--- START OF SOURCE ---

Reading Week 7 - Quantum Algorithms

Ch 7.3: Deutsch-Jozsa Oracle

An oracle is a black-box function that implements a complex algorithm to find an answer to a complex problem. However, the answer has to be only a "Yes" or "No" (ie: a decision problem). Deutsch-Jozsa oracle is one such function.

7.3.1: Deutsch Oracle

Given some function $f : {0, 1} \to {0, 1}$ the oracle determines whether the function is constant or balanced. The function is constant if $f (0) = f (1)$ and is balanced if $f (0) \neq f (1)$ .

Constant functions:

f (0) = 0, f (1) = 0

f (0) = 1, f (1) = 1

notice that all of the possible constant functions are just that. Constants. Given any $x$ we know that $f (x)$ is gonna not depend on $x$ at all.

For balanced functions:

f (0) = 0, f (1) = 1

f (0) = 1, f (1) = 0

which is either the identity function, or the bit-flip function.

--- END OF SOURCE ---
--- START OF RECORDS PROVIDED ---

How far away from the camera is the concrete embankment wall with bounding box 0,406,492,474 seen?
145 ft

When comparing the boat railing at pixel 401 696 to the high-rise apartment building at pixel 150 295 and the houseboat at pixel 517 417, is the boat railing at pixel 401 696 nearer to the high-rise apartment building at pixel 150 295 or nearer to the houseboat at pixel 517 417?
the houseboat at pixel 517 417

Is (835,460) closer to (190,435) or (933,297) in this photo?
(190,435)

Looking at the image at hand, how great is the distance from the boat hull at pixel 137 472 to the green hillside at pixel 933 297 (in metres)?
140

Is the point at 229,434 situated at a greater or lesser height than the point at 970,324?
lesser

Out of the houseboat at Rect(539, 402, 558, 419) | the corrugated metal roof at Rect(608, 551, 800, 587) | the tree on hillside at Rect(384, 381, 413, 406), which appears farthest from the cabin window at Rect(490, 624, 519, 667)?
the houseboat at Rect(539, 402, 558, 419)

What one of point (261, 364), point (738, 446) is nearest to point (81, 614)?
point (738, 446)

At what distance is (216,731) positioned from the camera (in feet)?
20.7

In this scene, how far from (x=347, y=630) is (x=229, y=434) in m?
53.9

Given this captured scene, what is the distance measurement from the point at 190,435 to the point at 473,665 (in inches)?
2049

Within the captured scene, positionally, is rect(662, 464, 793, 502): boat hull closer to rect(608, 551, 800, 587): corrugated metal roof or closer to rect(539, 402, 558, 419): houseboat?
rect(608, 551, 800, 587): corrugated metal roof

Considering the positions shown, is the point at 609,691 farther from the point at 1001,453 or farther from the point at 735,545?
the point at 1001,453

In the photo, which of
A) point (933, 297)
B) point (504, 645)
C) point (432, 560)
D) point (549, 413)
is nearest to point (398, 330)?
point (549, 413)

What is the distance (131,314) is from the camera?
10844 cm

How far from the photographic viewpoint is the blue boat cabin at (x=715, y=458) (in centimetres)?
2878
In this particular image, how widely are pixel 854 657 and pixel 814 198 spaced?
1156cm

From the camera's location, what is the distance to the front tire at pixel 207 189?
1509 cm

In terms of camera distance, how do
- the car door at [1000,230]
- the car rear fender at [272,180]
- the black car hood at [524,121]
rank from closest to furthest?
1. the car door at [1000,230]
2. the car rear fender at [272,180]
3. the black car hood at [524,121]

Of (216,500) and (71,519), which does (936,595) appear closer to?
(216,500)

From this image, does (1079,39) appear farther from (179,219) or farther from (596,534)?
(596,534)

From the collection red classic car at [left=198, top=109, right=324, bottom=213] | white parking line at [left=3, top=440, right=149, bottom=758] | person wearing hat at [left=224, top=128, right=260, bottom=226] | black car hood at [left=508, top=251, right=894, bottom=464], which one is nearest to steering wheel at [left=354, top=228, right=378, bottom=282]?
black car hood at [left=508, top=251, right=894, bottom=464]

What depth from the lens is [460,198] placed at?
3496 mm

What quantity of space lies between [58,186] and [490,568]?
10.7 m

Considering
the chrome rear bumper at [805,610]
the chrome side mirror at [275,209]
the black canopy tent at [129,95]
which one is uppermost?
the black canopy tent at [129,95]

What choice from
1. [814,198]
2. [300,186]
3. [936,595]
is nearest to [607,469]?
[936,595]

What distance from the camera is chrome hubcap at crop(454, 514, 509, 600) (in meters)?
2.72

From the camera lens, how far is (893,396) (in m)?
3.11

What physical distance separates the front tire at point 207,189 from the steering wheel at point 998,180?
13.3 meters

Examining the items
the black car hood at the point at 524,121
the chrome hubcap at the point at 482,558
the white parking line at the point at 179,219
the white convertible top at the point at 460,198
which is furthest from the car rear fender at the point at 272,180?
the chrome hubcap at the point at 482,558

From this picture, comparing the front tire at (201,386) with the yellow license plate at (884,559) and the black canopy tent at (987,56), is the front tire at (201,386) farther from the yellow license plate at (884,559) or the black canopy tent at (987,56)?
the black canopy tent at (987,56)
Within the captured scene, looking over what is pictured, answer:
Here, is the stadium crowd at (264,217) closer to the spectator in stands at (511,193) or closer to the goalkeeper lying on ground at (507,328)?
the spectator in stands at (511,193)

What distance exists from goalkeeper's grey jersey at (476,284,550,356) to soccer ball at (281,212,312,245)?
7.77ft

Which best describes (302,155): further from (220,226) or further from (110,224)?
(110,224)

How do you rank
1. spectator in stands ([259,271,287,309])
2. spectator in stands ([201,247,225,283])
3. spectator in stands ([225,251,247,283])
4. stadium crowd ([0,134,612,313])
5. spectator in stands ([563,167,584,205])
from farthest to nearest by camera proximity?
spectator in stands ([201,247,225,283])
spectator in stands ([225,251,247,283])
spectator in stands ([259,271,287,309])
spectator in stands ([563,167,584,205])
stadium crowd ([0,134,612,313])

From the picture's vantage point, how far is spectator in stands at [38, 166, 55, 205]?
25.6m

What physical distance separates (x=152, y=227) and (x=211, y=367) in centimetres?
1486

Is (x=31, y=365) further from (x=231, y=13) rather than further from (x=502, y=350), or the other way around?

--- END OF RECORDS PROVIDED ---

§ **WHAT IS EXPECTED**
List every function that the quantum algorithms reading notes spell out as a pair of values for f(0) and f(1), and mark each one as constant or balanced according to the notes.

§ **THE ANSWER**
- f(0) = 0, f(1) = 0: constant
- f(0) = 1, f(1) = 1: constant
- f(0) = 0, f(1) = 1: balanced
- f(0) = 1, f(1) = 0: balanced